What to work on →
a) Decide whether each statement agrees with the credit agreement waiver text: (i) the Credit Agreement is dated as of July 14, 2011; (ii) the Dividend Payment may total as much as $20,000,000; (iii) the Borrower intends to declare the dividend on March 6, 2014. For each, answer yes or no and quote the words of the text that settle it.
b) Reproduce word for word the passage of the credit agreement waiver text from "WHEREAS, in connection with the foregoing, the Borrower" up to and including "grant the waiver.".

Supplied text →
________
Waiver, dated February 20, 2014, among Rent-A-Center, Inc., as borrower, the lenders party thereto and JPMorgan Chase Bank, N.A., as administrative agent.

 

5


Exhibit 10.1

 

WAIVER, dated as of February 20, 2014 (this “Waiver”), to the Fourth Amended and Restated Credit Agreement, dated as of July 14, 2011 (as heretofore amended and as may be further amended, supplemented or otherwise modified from time to time, the “Credit Agreement”), among Rent-A-Center, Inc. (the “Borrower”), the Lenders party thereto and JPMorgan Chase Bank, N.A., as Administrative Agent.

 

W I T N E S S E T H :

 

WHEREAS, the Borrower, the Lenders and the Administrative Agent are parties to the Credit Agreement;

 

WHEREAS, the Borrower intends, subject to approval by the Borrower’s board of directors, to declare on March 6, 2014 a cash dividend on the common stock of the Borrower, par value $0.01 per share (“Common Stock”), and to subsequently pay such dividend to the applicable holders of such Common Stock, in each case, in an aggregate amount not to exceed $15,000,000 (collectively, the “Dividend Payment”);

 

WHEREAS, in connection with the foregoing, the Borrower has requested that the Lenders waive compliance as set forth herein with the proviso set forth in Section 7.6(b) of the Credit Agreement; and

 

WHEREAS, in connection with the foregoing, the Lenders are willing to grant the waiver.
________
Stored data →
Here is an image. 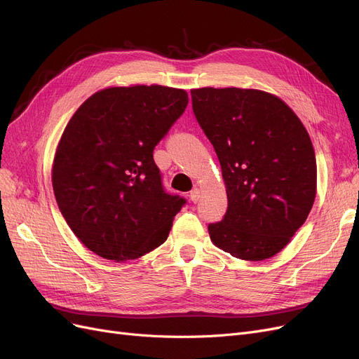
________
Results of the tasks →
a)
(i) Yes: "the Fourth Amended and Restated Credit Agreement, dated as of July 14, 2011"
(ii) No: "in an aggregate amount not to exceed $15,000,000"
(iii) Yes: "to declare on March 6, 2014 a cash dividend on the common stock of the Borrower"

b)
WHEREAS, in connection with the foregoing, the Borrower has requested that the Lenders waive compliance as set forth herein with the proviso set forth in Section 7.6(b) of the Credit Agreement; and

 

WHEREAS, in connection with the foregoing, the Lenders are willing to grant the waiver.